Real-Time SSTP VPN Monitoring with Grafana: Quick Setup, Metrics & Dashboards

Monitoring SSTP (Secure Socket Tunneling Protocol) VPNs in real time is essential for service reliability, capacity planning, and incident response. For professional operators — system administrators, enterprise IT, and developers delivering VPN services — combining Prometheus and Grafana provides a lightweight, scalable observability stack. This article explains practical setup steps, metric sources, useful PromQL queries and dashboard ideas tailored to SSTP deployments on both Windows (RRAS) and Linux-based SSTP servers.

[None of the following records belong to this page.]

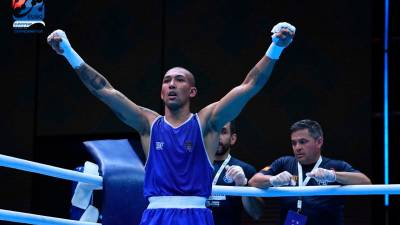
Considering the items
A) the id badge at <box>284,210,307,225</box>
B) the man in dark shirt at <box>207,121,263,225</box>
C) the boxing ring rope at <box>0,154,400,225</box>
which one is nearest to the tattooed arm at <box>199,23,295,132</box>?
the boxing ring rope at <box>0,154,400,225</box>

Why real-time monitoring matters for SSTP VPNs

SSTP runs over HTTPS and is often used when other VPN protocols are blocked. That makes it attractive for remote access, but also puts pressure on TLS, CPU, and web server subsystems. Real-time monitoring helps you to:

Detect authentication failures or spikes in connection attempts (possible brute force or misconfiguration).
Track active sessions and per-user bandwidth to identify overloaded gateways.
Monitor TLS/HTTPS health (handshake errors, certificate expiry) to avoid outages caused by expired certs.
Correlate VPN performance with host metrics (CPU, memory, NIC throughput) for capacity planning.

Overview of architecture

A recommended stack for SSTP monitoring:

Prometheus for time-series collection and storage.
Exporters to expose metrics: windows_exporter (Windows), node_exporter (Linux), ppp_exporter or custom scripts for PPP/SSTP counters, snmp_exporter where applicable.
Grafana for dashboards, alert visualizations and drilldown.
Alertmanager for notifications (Email, Slack, PagerDuty).
Optional: Grafana Loki for logs and Tempo/Jaeger for tracing if you instrument custom components.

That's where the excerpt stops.